## [Petunjuk Tugas]
Lanjutkan tulisan tentang konsep pencarian kebenaran oleh pemikir Rasionalisme dari bagian terakhir yang tercantum.

## [Kutipan Dokumen]
◇ ◇ ◇ ◇
Konsep Pencarian Kebenaran Oleh Pemikir Rasionalisme
Pendahuluan
Belajar Filsafat memiliki kesamaan dengan berpariwisata.[1] Wisatawan yang bosan dengan rutinitas sehari-hari ketika menemukan pemandangan alam, dirinya akan menemukan banyak hal baru yang akan menyegarkan dirinya. Jika ditarik atau dihubungkan dengan belajar filsafat, bedanya wisatawan tersebut merasa segar ketika menemukan pemikiran-pemikiran dan dunia gagasan baru. Dengan memelajari Filsafat, kita akan bersua dengan banyak ide yang belum pernah kita pikirkan sama sekali.
Perjalanan Filsafat hingga masa kini telah mengalami kemajuan dan kemunduran. Dari mulai Zaman kuno Yunani dan Romawi, Abad Pertengahan, hingga Masa modern. Pada awal Abad Pertengahan, dunia Barat atau Eropa dikuasai oleh dogma keagamaan dari Gereja Katholik. [2] Dogma keagamaan begitu dominan hingga memengaruhi seluruh aspek kehidupan, baik dalam tatanan sosial, budaya, politik, hukum, dan ekonomi. Perkembangan ilmu pengetahuan dan filsafat berjalan di tempat. Buku-buku peninggalan Yunani dan Romawi kuno sulit ditemukan.
Lebih lanjut, Abdul Rahman mengemukakan bahwa kebangkitan Eropa (Renaissance) dimulai dari ide-ide brilian Francesco Petrarch (1304-1374). Seorang pemikir humanis yang menyukai karya sastra dan moralis yang berasal dari Italia. Pemikirannya mempengaruhi pemikir di era selanjutnya, seperti Copernicus, Kepler dan Galileo. Keinginan kuat Petrarch adalah membebaskan manusia dari pemikiran kaum skolastik yang ia anggap mengekang potensi-potensi manusia untuk berkembang serta menurutnya Dogma Agama sebaiknya hanya bersifat individual saja.[3] Dari sini, perubahan pun terjadi sedikit demi sedikit.
Renassaince akrab dikenal sebagai masa pencerahan, yaitu suatu masa di mana menganggap lebih penting mengedepankan rasio untuk mendapatkan kebenaran. Pada masa ini, hal-hal yang lebih mengedepankan emosionalitas dan pengalaman indrawi tidak banyak mendapatkan perhatian lagi dibanding masa-masa sebelumnya. Puncaknya terjadi antara pada abad ke-16 dan 19 muncul beberapa pemikiran mengenai philosophy of science.[4] Dari sini muncul beberapa aliran yang begitu terkenal hingga masa kini, yaitu Rasionalisme, Empirisme dan Positivisme Kritisisme, Idealisme, Naturalisme, Materialisme, Intusionalisme, Fenomenalisme dan Sekularisme.[5] Pada kesempatan kali ini, penulis tertarik untuk membahas lebih lanjut mengenai pemikir Rasionalisme mengenai kebenaran, karena menurut penulis aliran ini sangat memengaruhi ilmu pengetahuan yang membentuk masyarakat modern.
◇ ◇ ◇ ◇
## [Entri Kumpulan Data]
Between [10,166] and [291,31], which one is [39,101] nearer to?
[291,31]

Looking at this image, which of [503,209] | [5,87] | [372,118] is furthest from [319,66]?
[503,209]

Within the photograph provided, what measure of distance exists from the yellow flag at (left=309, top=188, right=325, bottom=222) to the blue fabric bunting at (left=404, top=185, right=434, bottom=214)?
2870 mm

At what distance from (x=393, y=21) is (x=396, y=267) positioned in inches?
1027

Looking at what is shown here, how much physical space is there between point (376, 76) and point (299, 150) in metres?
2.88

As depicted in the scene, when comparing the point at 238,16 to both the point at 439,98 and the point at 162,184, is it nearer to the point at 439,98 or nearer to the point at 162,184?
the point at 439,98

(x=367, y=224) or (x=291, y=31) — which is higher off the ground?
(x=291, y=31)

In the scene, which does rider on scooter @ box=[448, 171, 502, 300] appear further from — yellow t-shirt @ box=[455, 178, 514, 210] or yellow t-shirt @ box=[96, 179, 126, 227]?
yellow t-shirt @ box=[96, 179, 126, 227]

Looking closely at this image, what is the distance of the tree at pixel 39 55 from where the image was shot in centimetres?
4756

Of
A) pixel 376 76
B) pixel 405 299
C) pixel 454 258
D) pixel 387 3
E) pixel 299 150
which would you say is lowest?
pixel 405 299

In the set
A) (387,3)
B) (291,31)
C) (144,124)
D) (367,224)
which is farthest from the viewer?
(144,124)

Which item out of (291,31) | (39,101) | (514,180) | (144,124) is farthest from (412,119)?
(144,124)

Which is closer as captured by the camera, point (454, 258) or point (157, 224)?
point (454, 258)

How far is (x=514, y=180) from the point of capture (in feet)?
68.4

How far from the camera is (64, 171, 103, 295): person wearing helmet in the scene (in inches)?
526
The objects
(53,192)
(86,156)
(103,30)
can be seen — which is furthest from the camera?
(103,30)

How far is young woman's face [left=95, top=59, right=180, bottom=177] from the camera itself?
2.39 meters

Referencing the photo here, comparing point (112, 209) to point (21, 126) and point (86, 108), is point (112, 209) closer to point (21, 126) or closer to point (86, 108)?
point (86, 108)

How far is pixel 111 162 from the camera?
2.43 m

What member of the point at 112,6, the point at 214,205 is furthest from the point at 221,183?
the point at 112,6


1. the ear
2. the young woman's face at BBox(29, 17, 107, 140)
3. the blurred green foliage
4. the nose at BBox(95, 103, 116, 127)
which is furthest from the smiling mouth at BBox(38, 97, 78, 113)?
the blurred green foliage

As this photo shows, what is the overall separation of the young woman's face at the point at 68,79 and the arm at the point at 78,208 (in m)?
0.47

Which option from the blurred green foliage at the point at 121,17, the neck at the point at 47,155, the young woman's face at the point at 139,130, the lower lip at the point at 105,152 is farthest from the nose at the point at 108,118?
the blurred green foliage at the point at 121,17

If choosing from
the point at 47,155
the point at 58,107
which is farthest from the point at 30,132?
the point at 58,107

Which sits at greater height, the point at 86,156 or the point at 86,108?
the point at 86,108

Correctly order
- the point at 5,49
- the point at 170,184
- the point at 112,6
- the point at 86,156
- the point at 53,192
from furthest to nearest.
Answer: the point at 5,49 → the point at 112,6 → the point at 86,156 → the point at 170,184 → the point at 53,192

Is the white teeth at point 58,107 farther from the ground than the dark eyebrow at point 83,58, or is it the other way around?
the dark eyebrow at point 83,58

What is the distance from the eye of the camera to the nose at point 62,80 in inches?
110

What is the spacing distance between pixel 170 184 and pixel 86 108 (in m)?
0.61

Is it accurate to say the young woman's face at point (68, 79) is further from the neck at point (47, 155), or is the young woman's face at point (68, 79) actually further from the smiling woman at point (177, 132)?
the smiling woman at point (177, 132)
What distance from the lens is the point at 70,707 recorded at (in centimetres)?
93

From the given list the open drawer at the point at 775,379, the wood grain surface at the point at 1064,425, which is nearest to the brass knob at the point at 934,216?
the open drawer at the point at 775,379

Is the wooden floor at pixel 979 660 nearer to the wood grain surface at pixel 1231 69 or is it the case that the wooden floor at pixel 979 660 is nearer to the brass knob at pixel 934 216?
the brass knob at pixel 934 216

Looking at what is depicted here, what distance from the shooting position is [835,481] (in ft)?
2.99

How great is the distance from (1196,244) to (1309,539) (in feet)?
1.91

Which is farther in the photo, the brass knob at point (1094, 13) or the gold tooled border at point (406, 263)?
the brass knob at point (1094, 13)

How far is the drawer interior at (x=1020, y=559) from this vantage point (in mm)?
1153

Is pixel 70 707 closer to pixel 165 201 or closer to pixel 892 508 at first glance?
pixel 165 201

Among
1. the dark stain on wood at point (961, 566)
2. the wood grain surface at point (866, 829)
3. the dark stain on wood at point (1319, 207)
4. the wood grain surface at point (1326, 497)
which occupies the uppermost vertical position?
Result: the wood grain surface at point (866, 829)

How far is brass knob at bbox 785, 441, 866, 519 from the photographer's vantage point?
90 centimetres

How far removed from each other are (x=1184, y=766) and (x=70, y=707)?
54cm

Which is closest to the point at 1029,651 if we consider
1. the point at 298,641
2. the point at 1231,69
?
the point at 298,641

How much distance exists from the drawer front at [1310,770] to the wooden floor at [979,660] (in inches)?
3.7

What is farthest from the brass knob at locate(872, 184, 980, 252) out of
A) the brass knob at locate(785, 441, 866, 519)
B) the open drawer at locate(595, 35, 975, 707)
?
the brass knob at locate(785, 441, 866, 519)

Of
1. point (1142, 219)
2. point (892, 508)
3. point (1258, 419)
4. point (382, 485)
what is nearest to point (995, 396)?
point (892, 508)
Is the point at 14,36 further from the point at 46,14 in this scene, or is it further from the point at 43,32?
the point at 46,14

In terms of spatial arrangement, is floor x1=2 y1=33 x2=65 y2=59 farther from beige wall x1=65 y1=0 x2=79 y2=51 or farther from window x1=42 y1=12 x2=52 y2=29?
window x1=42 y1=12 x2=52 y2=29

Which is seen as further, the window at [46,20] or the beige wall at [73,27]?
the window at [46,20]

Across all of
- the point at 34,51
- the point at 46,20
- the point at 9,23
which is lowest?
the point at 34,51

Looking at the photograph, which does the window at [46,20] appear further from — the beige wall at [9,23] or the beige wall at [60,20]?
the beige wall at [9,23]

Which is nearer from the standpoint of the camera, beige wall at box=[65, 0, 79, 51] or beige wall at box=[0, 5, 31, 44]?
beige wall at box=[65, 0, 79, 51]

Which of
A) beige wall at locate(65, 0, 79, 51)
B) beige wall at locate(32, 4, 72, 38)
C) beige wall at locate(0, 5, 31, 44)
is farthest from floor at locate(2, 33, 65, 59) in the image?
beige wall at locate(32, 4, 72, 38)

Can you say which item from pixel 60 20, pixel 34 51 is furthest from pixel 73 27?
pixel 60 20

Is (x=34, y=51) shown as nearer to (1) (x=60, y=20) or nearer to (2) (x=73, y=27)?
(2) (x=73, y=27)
◇ ◇ ◇ ◇
## [Hasil Latihan Ini]
Kerangka Teori
Para mahasiswa yang mengambil mata kuliah atau jurusan Filsafat pasti tidak asing dengan anggapan bahwa Rasionalisme bertolak dari rasio dan berpendapat bahwa setiap pengetahuan yang berharga berasal dari rasio. Agus Abdul Rahman berpandangan bahwa Rasionalisme merupakan kebalikan dari Empirisme.[6] Rasionalisme menentang pandangan Empirisme yang menyatakan bahwa pengalaman indrawi merupakan satu-satunya sumber yang bisa dipercaya. Rasionalisme memiliki gagasan tersendiri bahwa rasio merupakan satu-satunya sumber yang bisa dipercaya. Menurut pandangan Rasionalisme, aliran Empirisme mengalami kekeliruan yang disebabkan oleh kelemahan indra dan bisa saja dibetulkan jika akal digunakan.
Sebenarnya Rasionalisme tidak menghilangkan peran indra dalam memperoleh suatu pengetahuan. Hanya saja, guna indra di sini adalah untuk merangsang akal dan memberikan subjek yang menyebabkan akal mampu beraksi. Bedanya, akal mampu menghasilkan pengetahuan yang tidak berpatokan pada subjek indra. Singkatnya, akal mampu mewujudkan pengetahuan mengenai objek yang benar-benar abstrak.[7] Dengan pemikiran yang seperti itu, kita mudah mengambil contoh bahwa manusia bisa memaksimalkan akal untuk menemukan jawaban atas segala masalah yang dihadapinya termasuk mencari kebenaran.
Seorang pelopor aliran Rasionalisme, Rene Descartes, menolak gagasan mengenai pengalaman indrawi adalah sumber hakiki pengetahuan manusia. Sudah pasti berbanding terbalik dengan aliran Empirisme. Descartes menentang gagasan Francis Bacon dan Thomas Hobbes yang merupakan pelopor aliran Empirisme.
Menurut pandangannya, adanya akal dalam pencarian kebenaran adalah hal penting yang perlu diungkap.[8] Dengan lantang dia mengungkapkan keraguannya terhadap segala hal yang mampu dilihat oleh indra manusia. Oleh karena itu, dirinya mulai meragukan (skeptis) terhadap segala hal (yang pastinya berhubungan dengan indra manusia). Seperti ketika seseorang bermimpi mengenai suatu hal dan menganggap bahwa hanya merupakan bentuk mimpi, alih-alih apa yang dimimpinya benar terjadi. Adapun yang ditawarkan Descartes untuk mencapai kebenaran adalah memakai pisau analisis metode matematika dan tidak mengherankan karena beliau merupakan seorang Ahli Matematika. Jika ditelisik lebih dalam, metode matematika memiliki arti membuktikan sesuatu dengan menggunakan akal dan memiliki dua cara pembuktian yaitu intuisi dan deduksi.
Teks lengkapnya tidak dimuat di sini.